§ 課題の詳細
SS各店の業績報告の文章を、最後の文の後から書き継いでください。

━━ ページ抜粋 ━━

ところがSSでの成約率は下降気味。その理由を仔細に調べると、商談件数の増大に反比例して、車販スタッフの行動に「手抜き」が増えていることが分かりました。なるほど、またもや「人」の問題です。

今、当社は車販スタッフの候補生を20人増員しているところです。しかし、このままでは、新人が既存スタッフの劣化した行動に染まってしまいかねません。
あらためて、標準手順の統一化、個人別行動チェックを徹底したいと思います。

旗艦店に女性店長を登用/仲町台店

表1に、今回トピックスとして挙げる店の実績を併記しました。まずは仲町台店です。
当社の第1号店で、旗艦店でもある仲町台店ですが、3月に店長が交代しました。寒川店のN店長に来てもらいました。

彼女は、子育て中のシングルマザーです。寒川店を運営継承した時にアルバイトとして採用し、2年後に社員登用、車販でメキメキ頭角を現し、同店の店長に抜擢しました。当社初の女性店長です。
慢性赤字だった寒川店を、4年間で見事、年間5,000万円の営業利益を稼ぐ店に育て上げてくれました。

そして今回、神奈川の郡部の店から横浜市内の住宅地の店へ異動しました。栄転ですが、重責を背負います。

仲町台店は、SS単独店ではありません。
向かいの指定整備工場と中古車買取店を構える巨大組織です。店長のマネジメント能力が問われます。

もっとも、役割分担して組織が動いているため、直ちに業績が変化するものではありません。就任した3月の仲町台店の営業利益は1,100万円で、当社トップの実績ですが、店長交代の影響は少ないでしょう。
彼女本来のポテンシャルは3カ月後くらいから現れるに違いありません。活躍ぶりを注視しています。

時間をかけ地道に改善中 小田原東IC店

今、最も悩みの種は小田原東IC店です。
昨年1月に運営継承しましたが、想定以上に商圏、立地、設備条件が悪く苦戦しています。 当社としては珍しく、縮小均衡の作戦をとっています。人員削減、販促縮小、レンタカーも最低限、すなわちコストを抑制し、1年かけてようやく収支トントンとなりました。

━━━
━━ 記録データ ━━

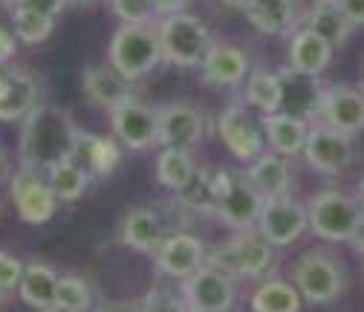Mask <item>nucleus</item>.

━━━

§ 解答
赤字が消えた今、持久戦に突入しています。
筋トレよろしく、ストイックに販売力をじわりじわりと高める作戦です。
限られた人件費を生産性の高い「車販」にシフトしたため、3月の車販粗利は前年比50万円増えました。しかし車検、その他(オイル交換や洗車など)の粗利が80万円ダウン。
あちらを立てればこちらが立たず。

燃料なくても油外が売れる 新百合ヶ丘店

小田原東IC店の翌月、立て続けにオープンしたのが新百合ヶ丘店です。
前運営者が閉鎖後、1年以上経って運営継承しました。
川崎市の住宅地の生活幹線道路に立地し、間口は広く、同時給油8台のゲート式レイアウト、敷地面積600坪に広いセールスルーム、整備リフト3基、塗装ブースも備える設備条件は、まさに理想的なカーケアステーション。長期間放置されていたのは、家賃がやや高めだったからでしょう。居抜きで運営継承しました。

この店はいい意味で、業界常識を覆してくれています(表2)。

店長のH君は、当社最小規模 (210坪)のセンター南店の店長として、やはり年間5,000万円の営業利益を稼ぐ店に育て上げてくれた28歳の若者です。

最小規模のSSから最大規模のSSに移り、存分に羽を広げ、大活躍の1年間でした。
燃料油販売量は、なぜか月販130kl前後で頭打ち。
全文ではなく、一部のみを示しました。